5. Wayne A. MEEKS, Los primeros cristianos urbanos: el mundo social del apóstol Pablo (Sígueme, Salamanca 1988). Este libro, cuyo original inglés es de 1983, se ha convertido en un clásico; prueba de ello es que el autor ha publicado recientemente una segunda edición en la que no ha añadido más que un suplemento bibliográfico de seis páginas (2ª edición española de 2012). Fue uno de los primeros y mejores ejercicios de exégesis sociohistórica de las cartas de Pablo donde el autor utiliza los conocimientos del contexto social del Imperio romano urbano (estratos sociales, instituciones, relaciones y dependencias, valores culturales...) para presentar el mejor escenario en el que comprender la estrategia paulina de creación de la ekklêsia. En ese contexto social presenta de un modo original y convincente el proceso de formación de las asambleas paulinas en estrecha conexión con los modelos existentes y destacando la función de las prácticas y creencias propias en este proceso. Ha sido uno de los estudios más influyentes para mostrar la importancia de contextualizar correctamente los textos paulinos para evitar los anacronismos.

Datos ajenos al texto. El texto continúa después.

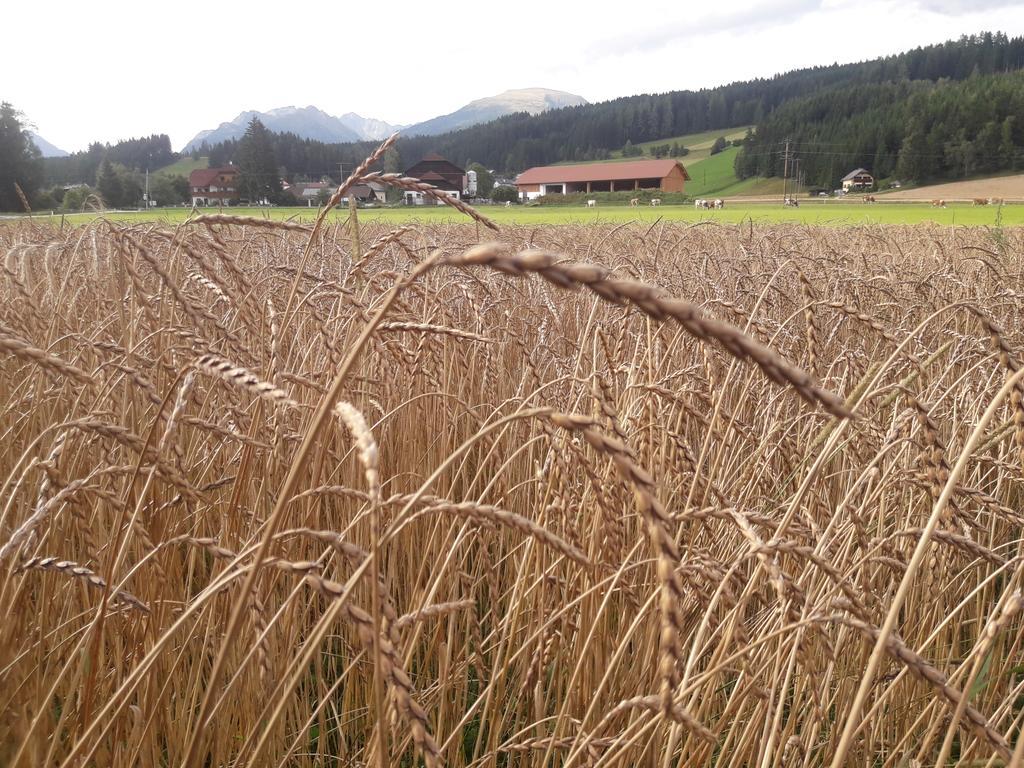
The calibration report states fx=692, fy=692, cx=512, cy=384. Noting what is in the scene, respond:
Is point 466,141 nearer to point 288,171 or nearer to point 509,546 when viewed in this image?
point 288,171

6. Giuseppe B ARBAGLIO, Pablo de Tarso y los orígenes cristianos (Sígueme, Salamanca 1989). Aunque este libro tiene ya treinta años (original italiano de 1985) representa muy bien la exégesis italiana sobre Pablo (de la que es también buen exponente Romano Penna) y puede considerarse, como el anterior libro comentado, un clásico. Elaborado al modo de la exégesis histórico-crítica, el autor es un gran conocedor de la literatura grecorromana y sabe interpretar a Pablo con agudeza y originalidad. Si bien la presentación de conjunto de
Pablo se sitúa más en la perspectiva tradicional (de la que hemos hablado en el primer capítulo), el resultado es de calidad. El autor va repasando todos los temas de la biografía, de la misión, de la creación de comunidades y, en una última parte de casi doscientas páginas, el desarrollo de la memoria de Pablo en las cartas atribuidas a él y en el resto de literatura cristiana. Fue uno de los mejores trabajos para pensar la importancia de Pablo en los orígenes del cristianismo y el fenómeno de las diferentes reconstrucciones que se hicieron de él tras su muerte.
7. Jurgen BECKER , Pablo. El apóstol de los paganos (Sígueme, Salamanca 1996). Originalmente publicado en alemán en 1989 y reeditado en 1992, es un buen representante de la que hemos llamado en el capítulo primero «lectura tradicional» de Pablo. Se trata de un libro de claro estilo alemán, muy prolijo en explicaciones y detalles, en el que el autor apenas cita a ningún otro autor; es una obra de síntesis y madurez. Enfocado como un ejercicio de exégesis histórico-crítica, el autor se centra en presentar el desarrollo del pensamiento de Pablo muy conectado con la creación de las asambleas, y va mostrando, paso a paso, el contenido de las cartas originales de acuerdo a la situación de su composición. Aunque hace un intento (no convincente desde mi punto de vista) de síntesis de teología paulina, el mayor mérito es exponer su pensamiento contextualizado en su biografía. Se trata de un trabajo serio, muy bien escrito y muy detallado, si bien no todas las casi seiscientas páginas compensan su lectura igualmente.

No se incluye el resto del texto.